Instructions to follow. Below is a listing with pictures. Repeat exactly the lines starting at the one holding "Silver X0035-023-11 Thomas" and going on through the one holding "One Pot Cajun Chicken", and leave every picture out.

Study material.
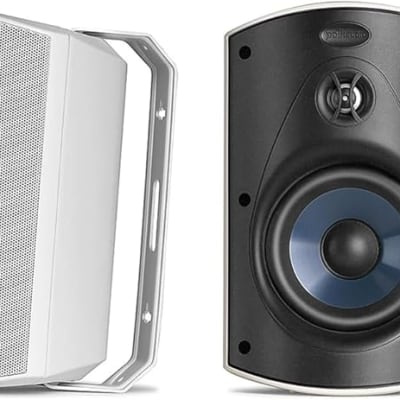 Polk Audio Atrium 5 Outdoor Speakers with Bass Reflex Enclosure | 4 Speaker Pack (2 Pairs, White) - All-Weather Durability | Broad Sound Coverage | Speed-Lock Mounting System | 4 Speakers (White) image 2
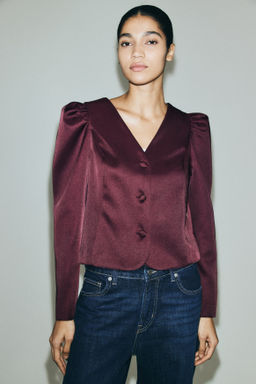 Blusa con mangas abullonadas - H&m фото 3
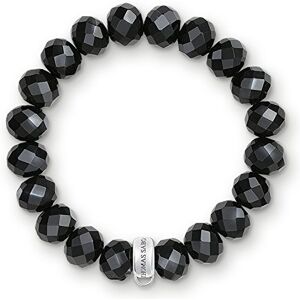 Thomas Sabo Women Charm Bracelet Obsidian Charm Club 925 Sterling Silver X0035-023-11 Thomas Sabo Women Charm Bracelet Obsidian Charm Club 925 Sterling Silver X0035-023-11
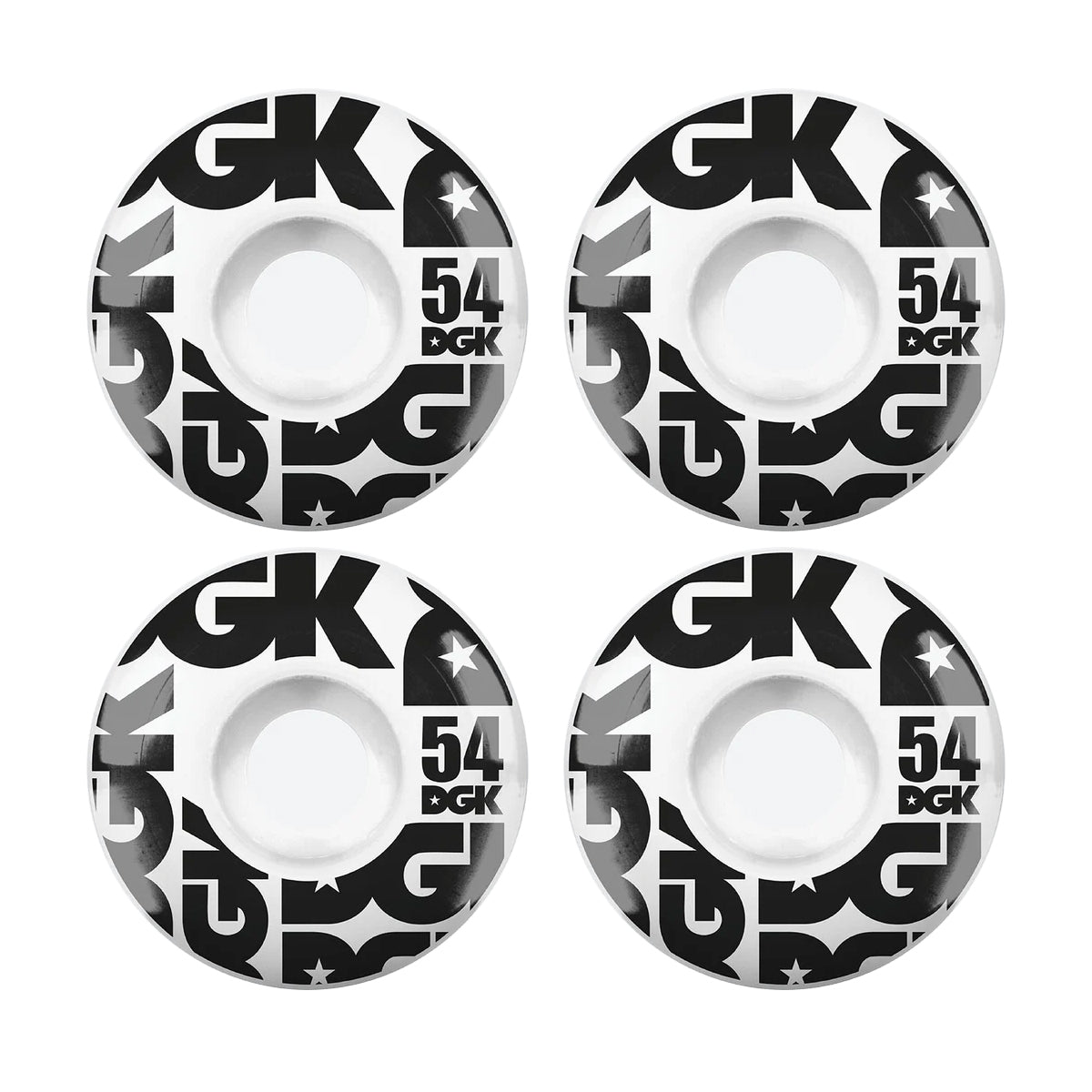 DGK Skateboard Wheels 54mm Street Formula 101A White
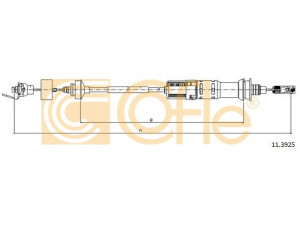COFLE 11.3925 sankabos trosas 
 Dviratė transporto priemonės -> Kabeliai ir tachometro velenaai -> Sankabos trosas
1487725080, 2150AN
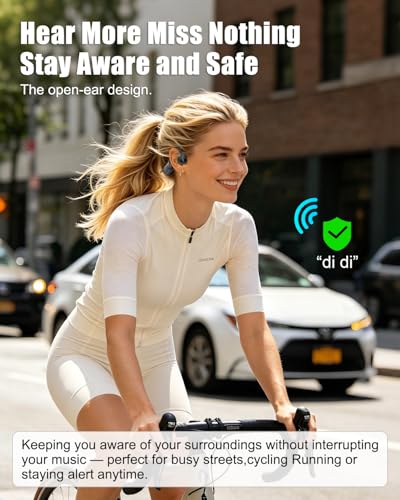 Open-Ear Bluetooth Wireless Trucker Headset with Microphone (Dark) - color: DARK
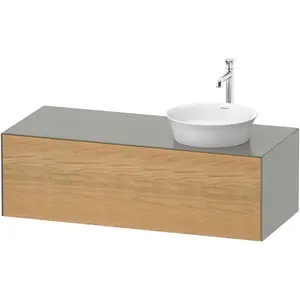 Duravit, Waschbeckenunterschrank, White Tulip, Waschtischunterbau wandhängend, Breite 1300 x Tiefe 550mm, mit 1x Auszug, mit (61.50 x 55 x 136 cm) günstig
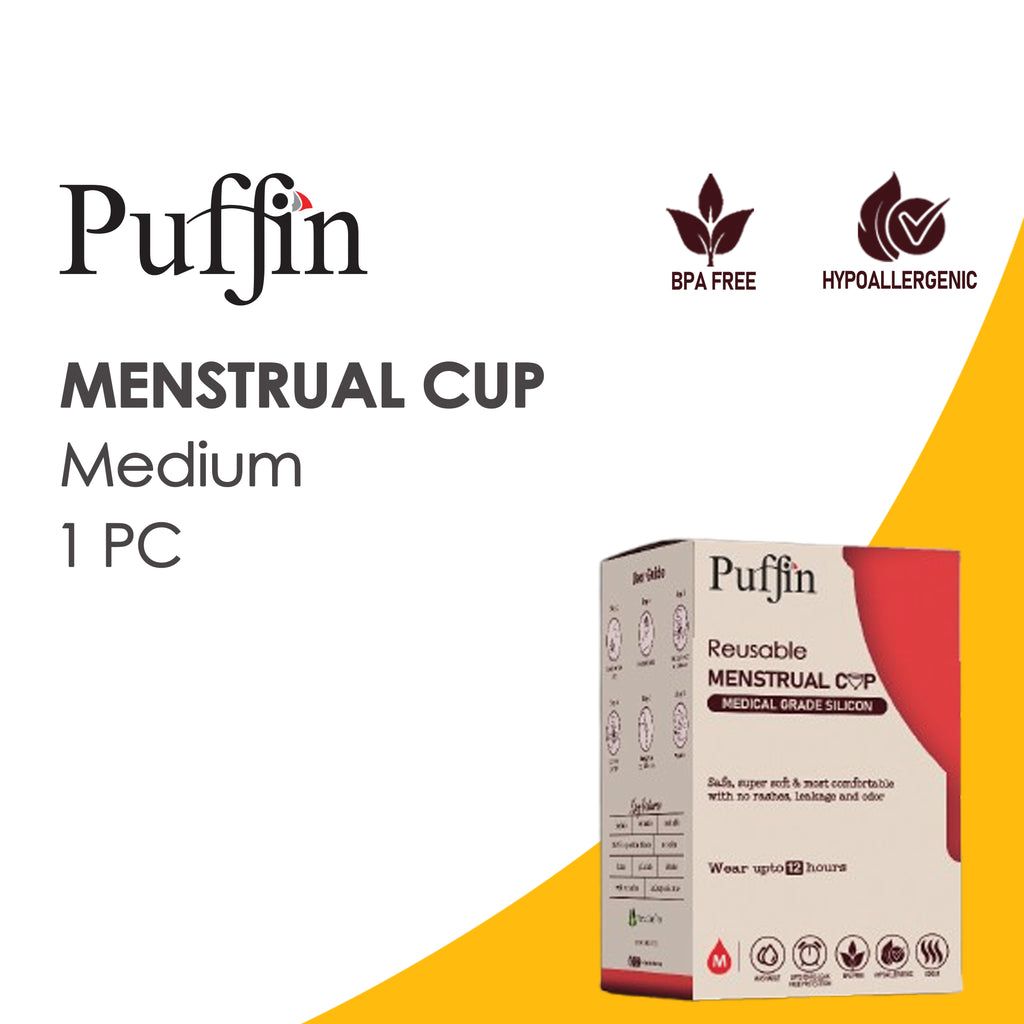 Diva Cup Menstrual Cup: The Diva Cup menstrual cup prominently featured with its packaging, highlighting its brand and quality.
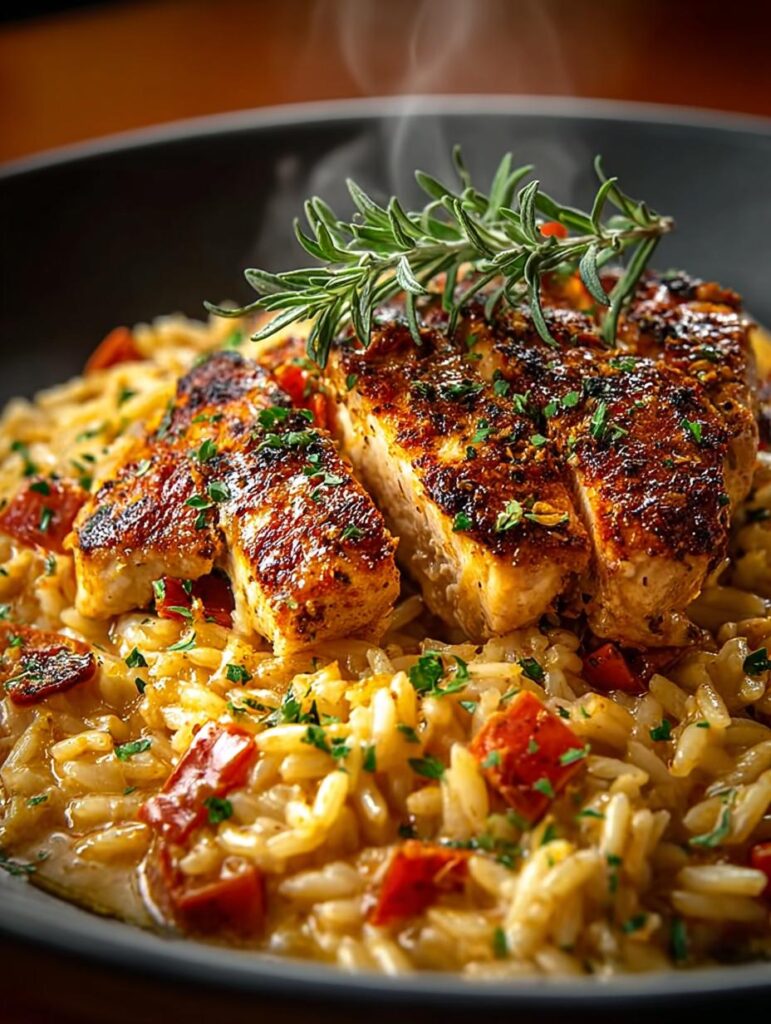 One Pot Cajun Chicken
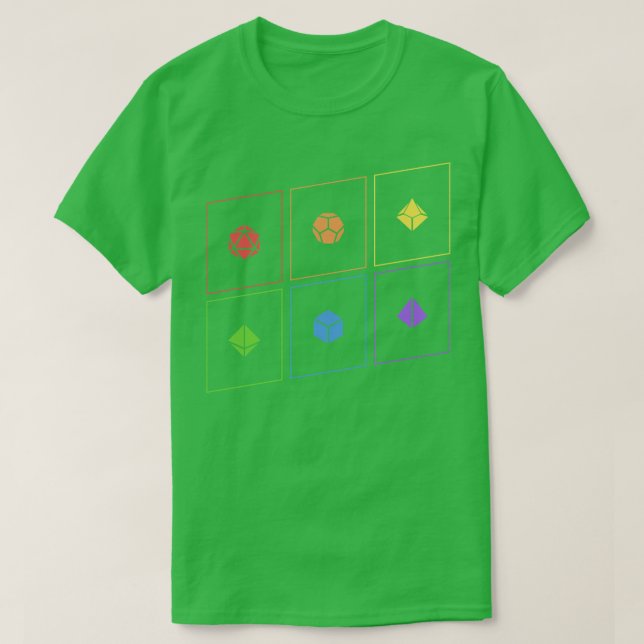Polyhedral D20 Dice Set Tabletop RPG T-Shirt (Design vorne)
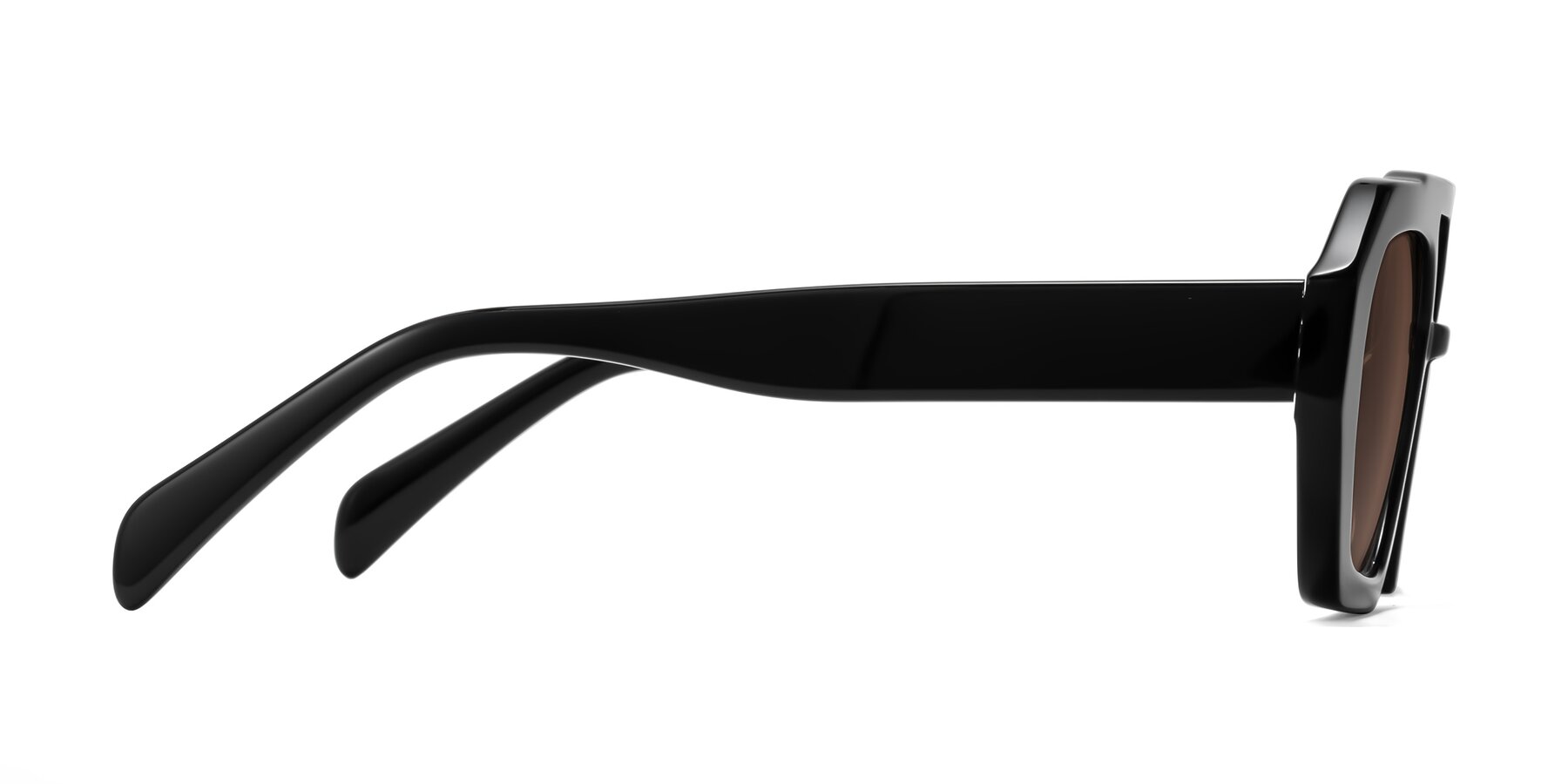 Side of Silva in Black with Brown Tinted Lenses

Task response.
 Thomas Sabo Women Charm Bracelet Obsidian Charm Club 925 Sterling Silver X0035-023-11 Thomas Sabo Women Charm Bracelet Obsidian Charm Club 925 Sterling Silver X0035-023-11
 DGK Skateboard Wheels 54mm Street Formula 101A White
COFLE 11.3925 sankabos trosas 
 Dviratė transporto priemonės -> Kabeliai ir tachometro velenaai -> Sankabos trosas
1487725080, 2150AN
 Open-Ear Bluetooth Wireless Trucker Headset with Microphone (Dark) - color: DARK
 Duravit, Waschbeckenunterschrank, White Tulip, Waschtischunterbau wandhängend, Breite 1300 x Tiefe 550mm, mit 1x Auszug, mit (61.50 x 55 x 136 cm) günstig
 Diva Cup Menstrual Cup: The Diva Cup menstrual cup prominently featured with its packaging, highlighting its brand and quality.
 One Pot Cajun Chicken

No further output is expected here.